* **OBJECTIVE**: Return the stretch of the listing from the line containing "What is the distance measured" through the line containing "3502 millimetres", reproducing each line word for word.

* **EXTRACTED ENTRIES**:

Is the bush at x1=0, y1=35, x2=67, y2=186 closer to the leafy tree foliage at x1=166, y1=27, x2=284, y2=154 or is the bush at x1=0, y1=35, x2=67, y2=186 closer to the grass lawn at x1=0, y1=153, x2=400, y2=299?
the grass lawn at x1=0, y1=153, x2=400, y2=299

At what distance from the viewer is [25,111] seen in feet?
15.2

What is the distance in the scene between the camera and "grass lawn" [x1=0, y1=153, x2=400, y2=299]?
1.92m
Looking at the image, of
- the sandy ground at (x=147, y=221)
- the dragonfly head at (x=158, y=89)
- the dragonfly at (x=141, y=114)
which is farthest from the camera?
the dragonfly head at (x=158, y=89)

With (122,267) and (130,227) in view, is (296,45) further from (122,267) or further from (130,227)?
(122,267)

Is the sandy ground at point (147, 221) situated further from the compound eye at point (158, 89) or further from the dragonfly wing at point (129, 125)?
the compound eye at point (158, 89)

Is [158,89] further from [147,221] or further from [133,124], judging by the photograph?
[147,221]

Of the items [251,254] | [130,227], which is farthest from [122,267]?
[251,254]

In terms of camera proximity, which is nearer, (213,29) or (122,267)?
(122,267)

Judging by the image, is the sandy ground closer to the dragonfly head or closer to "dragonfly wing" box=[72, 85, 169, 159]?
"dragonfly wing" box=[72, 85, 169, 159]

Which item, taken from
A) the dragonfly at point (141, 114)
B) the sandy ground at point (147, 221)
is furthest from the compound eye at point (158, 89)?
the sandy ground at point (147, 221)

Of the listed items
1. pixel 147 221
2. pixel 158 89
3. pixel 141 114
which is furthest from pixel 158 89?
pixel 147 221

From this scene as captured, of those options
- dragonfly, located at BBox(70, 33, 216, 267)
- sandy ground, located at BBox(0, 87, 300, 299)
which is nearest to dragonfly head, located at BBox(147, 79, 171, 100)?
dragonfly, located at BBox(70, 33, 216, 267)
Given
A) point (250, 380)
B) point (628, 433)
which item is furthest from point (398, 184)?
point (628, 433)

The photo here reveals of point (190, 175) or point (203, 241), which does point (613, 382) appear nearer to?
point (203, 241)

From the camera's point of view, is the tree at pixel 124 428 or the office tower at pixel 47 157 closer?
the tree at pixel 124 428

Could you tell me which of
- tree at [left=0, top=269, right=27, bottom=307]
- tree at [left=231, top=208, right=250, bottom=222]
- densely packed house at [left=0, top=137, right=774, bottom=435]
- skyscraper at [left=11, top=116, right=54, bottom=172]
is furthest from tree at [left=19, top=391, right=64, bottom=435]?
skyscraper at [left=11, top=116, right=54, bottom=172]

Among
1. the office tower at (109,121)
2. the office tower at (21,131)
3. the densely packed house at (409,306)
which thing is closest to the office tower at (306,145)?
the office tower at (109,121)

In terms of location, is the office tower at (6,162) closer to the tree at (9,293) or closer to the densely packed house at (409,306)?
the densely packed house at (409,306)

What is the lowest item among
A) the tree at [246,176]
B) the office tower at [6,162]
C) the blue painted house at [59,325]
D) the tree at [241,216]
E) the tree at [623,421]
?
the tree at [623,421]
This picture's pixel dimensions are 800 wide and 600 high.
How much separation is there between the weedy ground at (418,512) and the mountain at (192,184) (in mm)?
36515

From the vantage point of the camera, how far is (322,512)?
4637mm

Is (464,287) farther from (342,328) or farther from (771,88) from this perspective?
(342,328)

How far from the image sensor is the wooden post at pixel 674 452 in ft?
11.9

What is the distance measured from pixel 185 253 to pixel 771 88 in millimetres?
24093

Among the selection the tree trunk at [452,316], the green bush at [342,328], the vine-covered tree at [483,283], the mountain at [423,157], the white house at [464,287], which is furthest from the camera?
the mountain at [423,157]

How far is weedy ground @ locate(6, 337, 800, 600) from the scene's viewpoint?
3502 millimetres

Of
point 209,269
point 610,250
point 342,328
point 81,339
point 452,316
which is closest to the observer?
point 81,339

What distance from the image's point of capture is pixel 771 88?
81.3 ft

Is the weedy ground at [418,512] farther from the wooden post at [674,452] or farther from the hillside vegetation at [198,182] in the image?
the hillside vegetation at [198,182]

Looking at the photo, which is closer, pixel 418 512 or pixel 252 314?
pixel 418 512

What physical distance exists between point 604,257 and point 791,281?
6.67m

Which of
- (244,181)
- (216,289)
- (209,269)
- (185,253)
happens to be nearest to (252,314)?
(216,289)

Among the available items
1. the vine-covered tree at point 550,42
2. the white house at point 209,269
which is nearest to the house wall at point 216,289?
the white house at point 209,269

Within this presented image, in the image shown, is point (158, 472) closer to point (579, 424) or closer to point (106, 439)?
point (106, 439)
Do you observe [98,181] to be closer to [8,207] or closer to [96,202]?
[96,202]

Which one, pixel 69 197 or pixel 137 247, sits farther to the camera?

* **ANSWER TO THIS PROBLEM**:
What is the distance measured from pixel 185 253 to pixel 771 88 in millimetres?
24093

Among the selection the tree trunk at [452,316], the green bush at [342,328], the vine-covered tree at [483,283], the mountain at [423,157], the white house at [464,287], which is furthest from the camera?
the mountain at [423,157]

How far is weedy ground @ locate(6, 337, 800, 600) from the scene's viewpoint?
3502 millimetres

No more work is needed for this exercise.